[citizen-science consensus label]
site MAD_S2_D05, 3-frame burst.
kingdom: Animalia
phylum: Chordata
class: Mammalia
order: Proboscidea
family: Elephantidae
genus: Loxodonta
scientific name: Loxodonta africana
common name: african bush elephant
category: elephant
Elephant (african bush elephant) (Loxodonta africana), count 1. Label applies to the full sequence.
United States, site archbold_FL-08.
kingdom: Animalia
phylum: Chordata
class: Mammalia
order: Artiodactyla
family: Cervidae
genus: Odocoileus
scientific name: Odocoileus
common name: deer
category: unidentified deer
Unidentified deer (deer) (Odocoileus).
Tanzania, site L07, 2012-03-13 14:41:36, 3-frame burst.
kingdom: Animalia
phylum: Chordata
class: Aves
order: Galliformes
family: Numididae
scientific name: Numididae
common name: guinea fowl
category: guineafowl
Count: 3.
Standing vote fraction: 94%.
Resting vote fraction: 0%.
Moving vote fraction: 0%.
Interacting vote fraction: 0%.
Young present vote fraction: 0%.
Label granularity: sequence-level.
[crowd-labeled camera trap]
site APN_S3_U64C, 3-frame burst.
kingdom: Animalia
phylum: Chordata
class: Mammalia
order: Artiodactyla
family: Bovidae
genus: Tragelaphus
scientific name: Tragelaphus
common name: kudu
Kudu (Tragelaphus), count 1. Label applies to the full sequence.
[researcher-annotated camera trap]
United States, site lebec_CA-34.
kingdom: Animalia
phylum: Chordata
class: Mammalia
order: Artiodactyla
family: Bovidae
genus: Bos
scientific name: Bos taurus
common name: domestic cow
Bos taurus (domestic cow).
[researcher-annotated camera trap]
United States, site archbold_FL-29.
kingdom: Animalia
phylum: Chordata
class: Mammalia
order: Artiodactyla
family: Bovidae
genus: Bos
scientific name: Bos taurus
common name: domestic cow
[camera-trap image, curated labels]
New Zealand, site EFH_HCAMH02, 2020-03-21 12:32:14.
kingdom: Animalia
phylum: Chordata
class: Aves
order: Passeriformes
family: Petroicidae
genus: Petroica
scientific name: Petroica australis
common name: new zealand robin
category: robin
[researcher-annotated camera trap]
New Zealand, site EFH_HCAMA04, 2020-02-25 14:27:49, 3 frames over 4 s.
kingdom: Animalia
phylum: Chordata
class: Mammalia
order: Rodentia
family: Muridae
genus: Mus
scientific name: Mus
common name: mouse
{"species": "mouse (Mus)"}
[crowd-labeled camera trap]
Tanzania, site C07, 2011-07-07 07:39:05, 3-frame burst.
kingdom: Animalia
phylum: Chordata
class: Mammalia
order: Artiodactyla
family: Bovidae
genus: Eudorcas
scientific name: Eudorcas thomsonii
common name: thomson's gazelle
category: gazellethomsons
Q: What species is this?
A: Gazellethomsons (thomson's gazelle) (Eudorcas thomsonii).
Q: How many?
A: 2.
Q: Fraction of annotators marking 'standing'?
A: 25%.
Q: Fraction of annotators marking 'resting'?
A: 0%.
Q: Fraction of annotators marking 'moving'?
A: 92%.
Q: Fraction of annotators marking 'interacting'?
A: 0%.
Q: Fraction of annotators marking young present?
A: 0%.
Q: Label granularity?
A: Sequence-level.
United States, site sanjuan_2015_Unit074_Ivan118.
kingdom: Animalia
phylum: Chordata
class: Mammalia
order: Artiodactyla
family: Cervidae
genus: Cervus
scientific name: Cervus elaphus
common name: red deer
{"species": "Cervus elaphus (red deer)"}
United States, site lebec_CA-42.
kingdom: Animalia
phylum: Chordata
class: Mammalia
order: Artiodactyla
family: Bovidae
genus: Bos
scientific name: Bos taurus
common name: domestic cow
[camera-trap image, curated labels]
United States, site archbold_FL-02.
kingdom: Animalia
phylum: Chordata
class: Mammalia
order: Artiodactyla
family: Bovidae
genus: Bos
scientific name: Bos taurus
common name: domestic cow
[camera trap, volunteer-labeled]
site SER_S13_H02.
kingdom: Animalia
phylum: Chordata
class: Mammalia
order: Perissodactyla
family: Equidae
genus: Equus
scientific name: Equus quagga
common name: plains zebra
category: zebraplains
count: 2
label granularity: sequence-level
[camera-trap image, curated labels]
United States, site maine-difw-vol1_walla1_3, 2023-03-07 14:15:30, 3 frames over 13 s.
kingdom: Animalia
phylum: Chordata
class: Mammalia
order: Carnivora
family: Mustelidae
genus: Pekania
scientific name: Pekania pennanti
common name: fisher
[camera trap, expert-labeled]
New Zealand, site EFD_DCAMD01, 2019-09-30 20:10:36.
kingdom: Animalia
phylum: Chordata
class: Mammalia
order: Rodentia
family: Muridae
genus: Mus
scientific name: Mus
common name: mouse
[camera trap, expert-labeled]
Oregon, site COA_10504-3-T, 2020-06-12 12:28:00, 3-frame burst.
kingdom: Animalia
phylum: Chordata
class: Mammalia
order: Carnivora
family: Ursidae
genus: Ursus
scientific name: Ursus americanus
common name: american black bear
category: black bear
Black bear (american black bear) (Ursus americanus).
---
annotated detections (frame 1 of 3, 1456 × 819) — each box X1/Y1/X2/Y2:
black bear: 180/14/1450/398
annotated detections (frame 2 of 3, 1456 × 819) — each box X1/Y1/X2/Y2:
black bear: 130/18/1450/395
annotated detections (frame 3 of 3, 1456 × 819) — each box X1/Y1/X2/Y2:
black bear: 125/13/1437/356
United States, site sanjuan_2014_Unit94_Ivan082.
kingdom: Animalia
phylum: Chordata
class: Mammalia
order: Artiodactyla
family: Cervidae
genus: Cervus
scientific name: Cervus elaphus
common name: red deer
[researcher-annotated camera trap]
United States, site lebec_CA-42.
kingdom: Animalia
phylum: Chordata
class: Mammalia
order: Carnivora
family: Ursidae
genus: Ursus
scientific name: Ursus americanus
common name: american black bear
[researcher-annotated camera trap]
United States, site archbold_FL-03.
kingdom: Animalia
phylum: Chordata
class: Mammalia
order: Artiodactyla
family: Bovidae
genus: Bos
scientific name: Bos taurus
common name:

------------------------------------------------------------------------

Exercise objective
Would you please return all lines of the data that include the word "burst"?

Answer box
site MAD_S2_D05, 3-frame burst.
Tanzania, site L07, 2012-03-13 14:41:36, 3-frame burst.
site APN_S3_U64C, 3-frame burst.
Tanzania, site C07, 2011-07-07 07:39:05, 3-frame burst.
Oregon, site COA_10504-3-T, 2020-06-12 12:28:00, 3-frame burst.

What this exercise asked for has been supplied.